'''

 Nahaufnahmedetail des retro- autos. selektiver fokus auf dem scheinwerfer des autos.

'''
'''

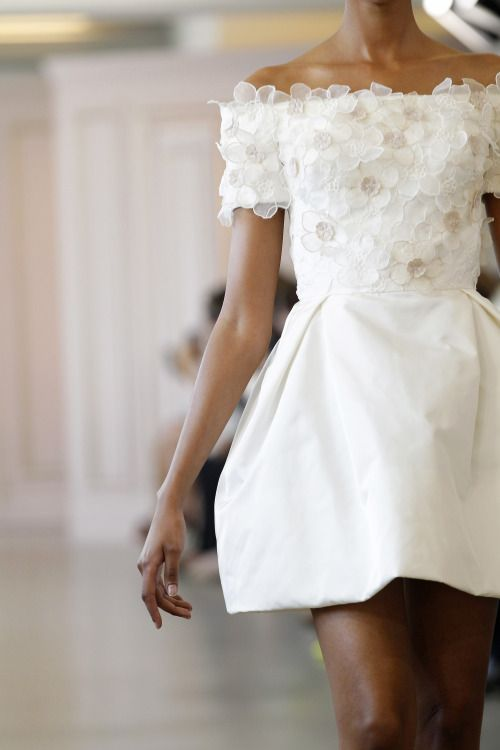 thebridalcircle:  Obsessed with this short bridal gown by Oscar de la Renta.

'''
'''

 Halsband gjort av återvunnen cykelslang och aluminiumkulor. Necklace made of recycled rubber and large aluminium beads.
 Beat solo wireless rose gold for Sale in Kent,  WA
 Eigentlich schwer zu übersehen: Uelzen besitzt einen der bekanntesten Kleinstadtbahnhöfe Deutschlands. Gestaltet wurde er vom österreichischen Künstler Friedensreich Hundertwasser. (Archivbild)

'''

■ Work order: Could you repeat exactly the lines in the listing above from the one with "Halsband gjort av" down to the one with "Eigentlich schwer zu"? Include both of those lines.

■ Answer to the problem:
 Halsband gjort av återvunnen cykelslang och aluminiumkulor. Necklace made of recycled rubber and large aluminium beads.
 Beat solo wireless rose gold for Sale in Kent,  WA
 Eigentlich schwer zu übersehen: Uelzen besitzt einen der bekanntesten Kleinstadtbahnhöfe Deutschlands. Gestaltet wurde er vom österreichischen Künstler Friedensreich Hundertwasser. (Archivbild)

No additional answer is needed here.